Antonio si occupa del controllo di gestione nella sede di Altavilla Vicentina.
Ma come ha fatto la Zamperla a entrare nelle grazie di Bloomberg?
Non dimentichi che è il mio sindaco.
Mi pare insufficiente, come referenza.
Da nove anni gestivo, insieme con Donald Trump, il Victorian Gardens in Central Park. Da Madonna a Robert De Niro, non c’è vip che non ci abbia portato almeno una volta figli e nipoti. Bloomberg non voleva essere da meno di Rudolph Giuliani, il predecessore che ha bonificato la zona intorno a Times Square, un tempo impestata di sexy shop e peep show. Ha deciso di cominciare da Brooklyn, il distretto di New York col più basso reddito e il più alto tasso di disoccupazione, e nel 2009 mi ha chiamato nella commissione incaricata di riqualificarlo. Abbiamo deciso di cominciare da Coney Island, che ne è la porta d’ingresso e l’icona.
Nel frattempo s’è candidato col gruppo Abete a riaprire il Luneur di Roma chiuso dal 2008.
Confermo.
E perché invece dopo appena due anni ha abbandonato la gestione della Minitalia di Capriate?
Per totale disaccordo operativo con i miei soci. I bergamaschi saranno anche forti finanziariamente, ma hanno un carattere impossibile.
Strano, un tempo facevano parte della Serenissima. Sangue del suo sangue.
Sono terribili.
Per cui che conclusioni ha tratto sul fare affari all’estero e farli in Italia?
Tragiche. Lo dico con la morte nel cuore: quant’è bello lavorare all’estero! Qui le tentano tutte per metterti i bastoni fra le ruote. E guardi che durante i 100 giorni di lavoro per riaprire il Luna park di Coney Island ho avuto 200 ispezioni dei funzionari del Building department, che hanno controllato persino le brugole. Mi fanno ridere i miei colleghi della Confindustria quando mi spiegano che per il nostro settore stanno «facendo tanto». Tanto cosa? Ma svegliatevi, per favore, invece di pensare solo alla carega.
La filosofia costruttiva delle sue attrazioni qual è? Osare sempre di più?
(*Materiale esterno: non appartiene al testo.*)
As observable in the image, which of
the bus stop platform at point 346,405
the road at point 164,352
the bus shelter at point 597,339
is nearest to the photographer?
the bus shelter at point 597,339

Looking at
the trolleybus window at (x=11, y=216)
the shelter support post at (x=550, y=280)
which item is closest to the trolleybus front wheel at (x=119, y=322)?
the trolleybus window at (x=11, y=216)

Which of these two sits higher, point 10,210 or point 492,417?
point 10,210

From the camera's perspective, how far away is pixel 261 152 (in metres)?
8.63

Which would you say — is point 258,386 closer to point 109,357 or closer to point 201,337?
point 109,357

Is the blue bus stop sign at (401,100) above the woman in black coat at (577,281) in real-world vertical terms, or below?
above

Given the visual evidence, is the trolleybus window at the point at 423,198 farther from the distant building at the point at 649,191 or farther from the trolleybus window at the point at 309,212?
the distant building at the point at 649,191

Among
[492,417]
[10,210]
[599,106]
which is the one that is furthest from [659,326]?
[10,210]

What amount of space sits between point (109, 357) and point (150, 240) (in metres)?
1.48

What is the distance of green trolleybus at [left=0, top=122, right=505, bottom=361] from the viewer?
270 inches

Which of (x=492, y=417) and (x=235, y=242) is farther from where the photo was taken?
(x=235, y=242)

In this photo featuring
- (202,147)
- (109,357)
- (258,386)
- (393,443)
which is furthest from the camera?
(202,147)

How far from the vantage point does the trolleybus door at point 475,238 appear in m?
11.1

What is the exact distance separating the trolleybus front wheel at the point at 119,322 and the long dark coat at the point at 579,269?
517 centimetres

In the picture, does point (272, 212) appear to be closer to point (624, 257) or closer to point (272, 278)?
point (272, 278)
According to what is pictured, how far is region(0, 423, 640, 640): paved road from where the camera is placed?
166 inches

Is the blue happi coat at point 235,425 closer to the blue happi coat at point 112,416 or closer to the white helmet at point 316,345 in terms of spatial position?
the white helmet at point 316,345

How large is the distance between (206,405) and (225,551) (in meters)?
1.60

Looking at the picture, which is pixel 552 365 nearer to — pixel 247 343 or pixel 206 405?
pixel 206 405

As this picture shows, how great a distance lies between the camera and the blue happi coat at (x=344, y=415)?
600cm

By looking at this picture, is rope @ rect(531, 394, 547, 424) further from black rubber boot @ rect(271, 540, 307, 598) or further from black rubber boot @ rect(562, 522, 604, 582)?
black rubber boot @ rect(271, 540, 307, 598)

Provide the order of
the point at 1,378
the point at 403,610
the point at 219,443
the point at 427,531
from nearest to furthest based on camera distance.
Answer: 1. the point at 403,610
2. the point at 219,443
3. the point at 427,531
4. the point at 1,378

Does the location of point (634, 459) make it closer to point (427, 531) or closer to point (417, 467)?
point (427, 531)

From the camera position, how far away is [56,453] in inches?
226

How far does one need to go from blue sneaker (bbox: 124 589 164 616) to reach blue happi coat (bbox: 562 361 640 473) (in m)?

No, regalare un’esperienza felice. Fantastica, adrenalinica, sensoriale o anche solo cromatica, ambientale ed estetica. La magnificenza del mondo si è arricchita di una bellezza nuova: la bellezza della velocità. È scritto nel Manifesto del futurismo, anno 1909. La Zamperla è velocità orizzontale, verticale, obliqua, circolare, sottosopra. Siamo costruttori di emozioni forti.
Ma il pubblico che cosa cerca nelle montagne russe? Una sfida con la morte?
Semmai vuol vincere la paura della morte.
A questo mondo tutto può capitare e tutto si può guastare. Non teme un disastro? Non sente il peso della responsabilità mentre spedisce in orbita migliaia di persone tutti i giorni?
Lo sento eccome. Per chi è lassù e per chi sta a terra. La sicurezza del passeggero è il nostro primo obiettivo.
Ha fatto eseguire qualche studio medico sulle conseguenze a livello cardiocircolatorio e cerebrale provocate dai repentini capovolgimenti del corpo umano?
Le dico di più: ho ottenuto la collaborazione della Nasa. Perché non c’è medico al mondo che sappia quale sia l’accelerazione che il cuore e il cervello possono sopportare. Sono stato il primo a rivolgermi all’ente spaziale statunitense. Ci ho messo un po’ a spiegargli che non era mia intenzione entrare in concorrenza. Mi hanno consegnato gli studi compiuti sugli astronauti. E da quelli partiamo nel progettare le attrazioni.
Ma lei ci sale volentieri?
Molto. Altrimenti come farei a venderle ai clienti?
A stomaco pieno o a stomaco vuoto?
Non ci ho mai pensato. Forse è meglio a stomaco pieno.